### Problem statement:
List every line in the items below that contains the word "with", copying each line in full.

### Supplied records:
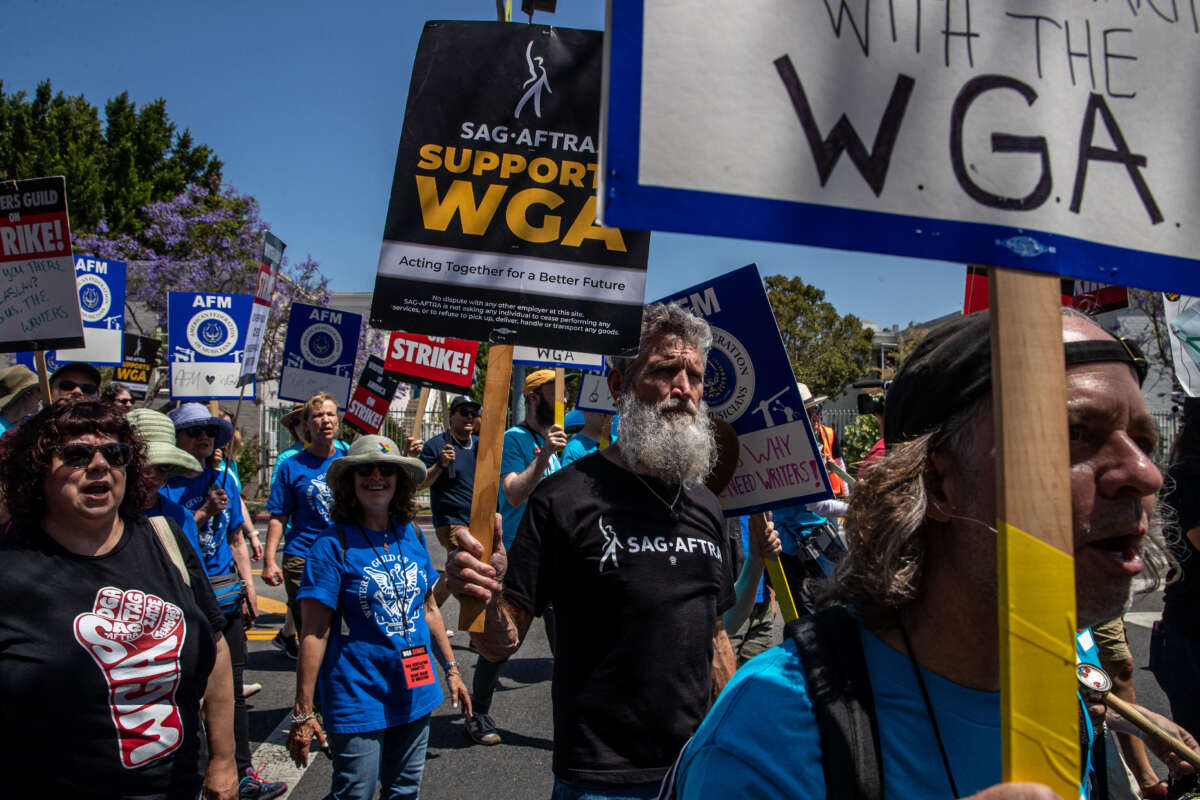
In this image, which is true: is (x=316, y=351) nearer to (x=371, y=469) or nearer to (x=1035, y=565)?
* * *
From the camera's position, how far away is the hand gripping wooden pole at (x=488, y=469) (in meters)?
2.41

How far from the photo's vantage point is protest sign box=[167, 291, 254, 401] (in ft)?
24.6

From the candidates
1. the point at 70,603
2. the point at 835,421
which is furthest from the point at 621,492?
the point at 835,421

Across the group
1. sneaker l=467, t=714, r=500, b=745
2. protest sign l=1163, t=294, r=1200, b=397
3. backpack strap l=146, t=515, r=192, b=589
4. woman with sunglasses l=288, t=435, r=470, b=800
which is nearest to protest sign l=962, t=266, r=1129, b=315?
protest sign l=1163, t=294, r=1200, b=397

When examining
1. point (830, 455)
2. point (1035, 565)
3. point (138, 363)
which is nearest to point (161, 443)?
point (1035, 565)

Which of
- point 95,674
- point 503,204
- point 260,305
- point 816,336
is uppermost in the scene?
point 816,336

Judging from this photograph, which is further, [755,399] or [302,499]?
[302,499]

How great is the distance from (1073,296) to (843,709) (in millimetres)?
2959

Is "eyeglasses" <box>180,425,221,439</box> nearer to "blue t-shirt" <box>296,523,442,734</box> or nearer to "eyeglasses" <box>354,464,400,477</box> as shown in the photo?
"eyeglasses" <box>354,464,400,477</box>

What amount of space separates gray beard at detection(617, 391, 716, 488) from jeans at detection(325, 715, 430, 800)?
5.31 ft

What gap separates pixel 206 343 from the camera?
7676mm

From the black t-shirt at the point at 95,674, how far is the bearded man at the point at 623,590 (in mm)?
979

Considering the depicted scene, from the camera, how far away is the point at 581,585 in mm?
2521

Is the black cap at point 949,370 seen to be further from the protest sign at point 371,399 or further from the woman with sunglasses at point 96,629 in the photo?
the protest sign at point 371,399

### Solution below:
4. woman with sunglasses l=288, t=435, r=470, b=800
Is the black cap at point 949,370 seen to be further from the protest sign at point 371,399 or further from the woman with sunglasses at point 96,629 in the photo?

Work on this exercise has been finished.